PASSAGE PROVIDED:
+ + +

The Maid of the Mist is a sightseeing boat tour of Niagara Falls, starting and ending on the American side, crossing briefly into Canada during a portion of the trip.

The fleet currently consists of two vessels, both of which launched in 2020. The James V. Glynn was named in honor of the Maid of the Mist Chairman and CEO, who in 2020 celebrated 70 years with the company, and the Nikola Tesla, for the man who invented the alternating current (AC) motor, the standard form of electricity that is used in American homes to this day. Tesla’s invention prompted George Westinghouse to invite him to join his team that won the bid to build the power plant at Niagara Falls.  Prior to the current two boats, all prior ships had been named Maid of the Mist, dating back to 1846.  The first ships were steam powered; these were replaced by diesel-powered vessels from 1955 until 2019, and later replaced with the current two boats powered by lithium-ion battery-powered electric motors.

The name, Maid of the Mist, could be a reference to the Iroquois myth of Lelawala.

History

The United States 
The original Maid of the Mist was built at a landing near Niagara Falls on the American side of the border.  The boat was christened in 1846 as a border-crossing ferry; its first trip was on September 18, 1846.  The two-stage barge-like steamer was designed primarily as a link for a proposed ferry service between New York City and Toronto. It was a 72-foot-long side-wheeler with an 18-foot beam which was powered by steam produced from a wood- and coal-fired boiler. It could carry up to 100 passengers.

The ferry did well until 1848, when the opening of a suspension bridge between the United States and Canada cut into the ferry traffic.  It was then that the owners decided to make the journey a sightseeing trip, plotting a journey closer to the Falls.

The present day Maid of the Mist Corporation was formed in 1884 by Captain R. F. Carter and Frank LaBlond, who invested in a new Maid that would launch in 1885. Captain Carter and Mr. LaBlond hired Alfred H. White from Port Robinson, Ontario to build the new ship. A letter in the archives of the Buffalo Historical Society from Mr. LaBlond to Alfred White says that they are well pleased with the vessel and asks Alfred to add a wale onto the boat.

The service is run by Maid of the Mist Corp. of Niagara Falls, New York.  Maid of the Mist has been owned by the Glynn family since 1971.

James V. Glynn is chairman and chief executive officer of Maid of the Mist Corp. Glynn joined Maid of the Mist in 1950 as a ticket seller, and purchased the company in 1971. During his tenure, Maid of the Mist expanded operations, achieving ten-fold growth.

Canada 
Access to the river-level attraction on the Canadian side was provided by the Maid of the Mist Incline Railway, a funicular railway, between 1894 and 1990, to travel between street level and the boat dock. As this service proved increasingly inadequate in transporting the growing passenger base of the 1990s, four high-speed elevators replaced the railway in 1991. On the American side, the dock is reached by four elevators enclosed in the observation tower.

+ + +

RECORDED INFORMATION:
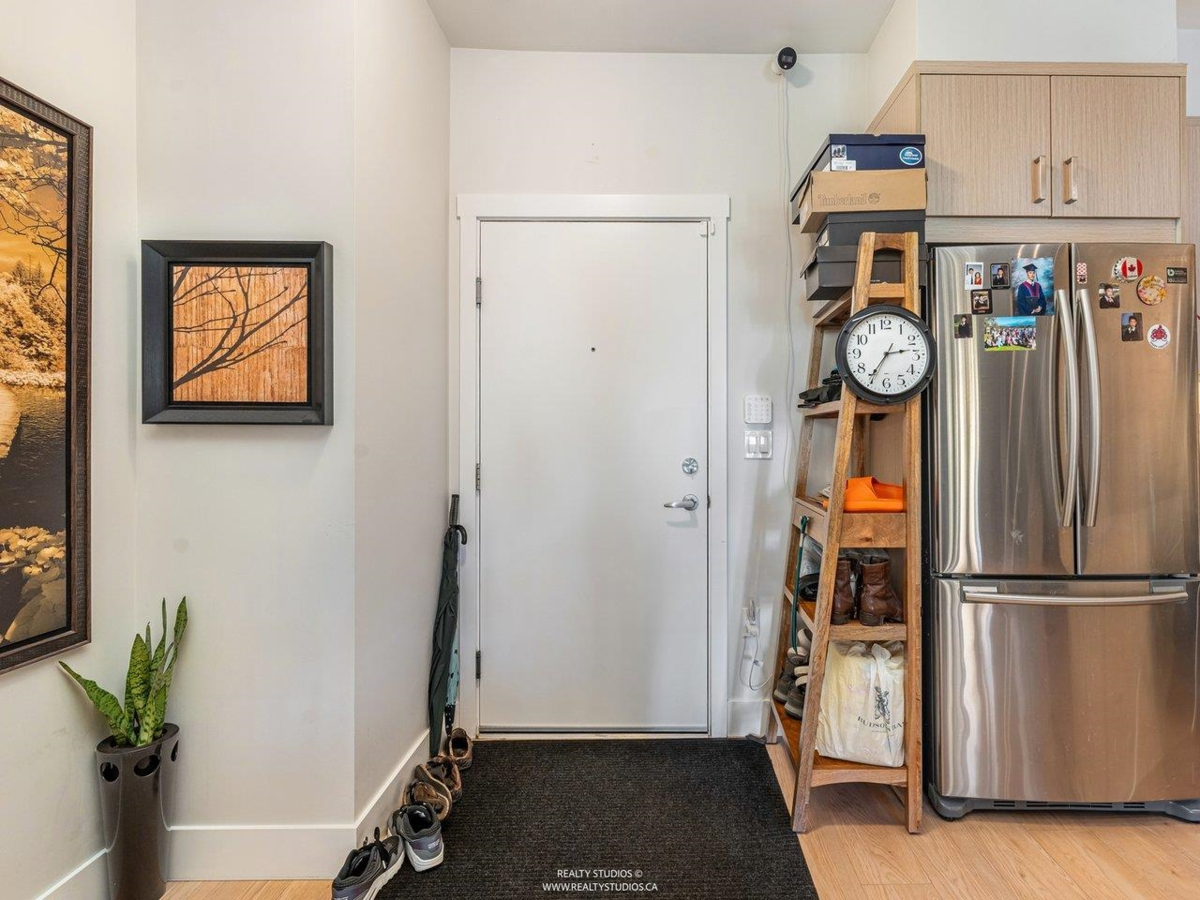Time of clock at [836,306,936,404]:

+ + +

TASK SET:
1. In the Maid of the Mist article above, rewrite the paragraph beginning "The original Maid of the Mist was built" as a short bulleted list that keeps its main facts.
2. Answer these questions using the Maid of the Mist article above. Mark each answer with the same letter as its question.
(a) In what year did James V. Glynn purchase the company?
(b) What replaced the incline railway on the Canadian side in 1991?
(c) What powers the two boats in the current fleet?
3. Write the next part of the Maid of the Mist article, starting after its final sentence.

WRITTEN ANSWERS:
1.
- Built at a landing near Niagara Falls on the American side of the border
- Christened in 1846 as a border-crossing ferry, with its first trip on September 18, 1846
- A two-stage, barge-like steamer designed mainly as a link for a proposed New York City–Toronto ferry service
- A 72-foot side-wheeler with an 18-foot beam, driven by steam from a wood- and coal-fired boiler
- Able to carry up to 100 passengers

2.
(a) 1971
(b) Four high-speed elevators
(c) Lithium-ion battery-powered electric motors

3.
The Russel Brothers of Owen Sound, Ont. made two all steel Maids for the Niagara Falls gorge, in 1955 and 1956. The first one is now based in Parry Sound, Ont. and runs dinner cruises and day excursions. The second Maid was sold in 1983 to the United Pentecostal Church of Ontario and destined for missionary service in the Amazon. Maid of the Mist II took part in the 9 July 1960, rescue of Roger Woodward, a seven-year-old boy who became the first person to survive a plunge over the Horseshoe Falls with nothing but a life jacket. Maid of the Mist II served as a Maid of the Mist until 1983. Subsequently she was relocated to the Amazon River, where she served as a missionary ship for some years.

A partial history of Maid of the Mist is featured in the IMAX film Niagara: Miracles, Myths and Magic.

Notable passengers
While on his 1860 tour of Canada, Albert Edward, Prince of Wales (later King Edward VII), rode on Maid of the Mist.

In June 1952, Marilyn Monroe rode the Maid of the Mist while in Niagara Falls to film the movie, Niagara.

Mikhail Gorbachev was a passenger in 1983.

In 1991, Prince Charles and Princess Diana, and their two young sons, Princes William and Harry, rode on Maid of the Mist.

In 2003, BBC Scotland's popular comedy sit-com Still Game made mention of the Maid of the Mist when lead characters Jack and Victor visited the formers family in Canada, and Victor takes Jack's grandson's aboard off screen.

In 2009, NBC-TV's popular sit-com The Office filmed scenes on Maid of the Mist. The episode centered on the wedding of the characters Jim and Pam.

Boats

Original ships

The first series boats to bear the "Maid of the Mist" moniker were steam-powered wooden-hulled ferries.  These were in use until an early-season fire destroyed the last of them in 1955.

First Maid of the Mist 
 Years of service: 1846–1854
 Type: double-stack steamboat ferry
 Engine: one sidewheel steam

Second Maid of the Mist
 Years of service: 1854–1860
 Length: 
 Type: single-stack steamer
 Engine: paddle boat

Third Maid of the Mist
 Years of service: 1885–1955
 Type: steam boat
Fourth Maid of the Mist
 Years of service: 1892–1955
 Type: white oak steamboat
 Length: 
 Engine: two-engine steam

Diesel vessels

After a fire destroyed the last of the wooden-hulled steamers, they were replaced by steel-hulled, diesel powered ferries, launched in 1955 and 1956.  About every 20 years or so, new ships were added to the fleet, of increasingly larger capacity; the initial Maid of the Mist held only 101 passengers, while the last of the diesel-powered vessels, Maid of the Mist VII, could hold up to 600.  The last of these were retired in 2019, to be replaced by an electric-powered fleet.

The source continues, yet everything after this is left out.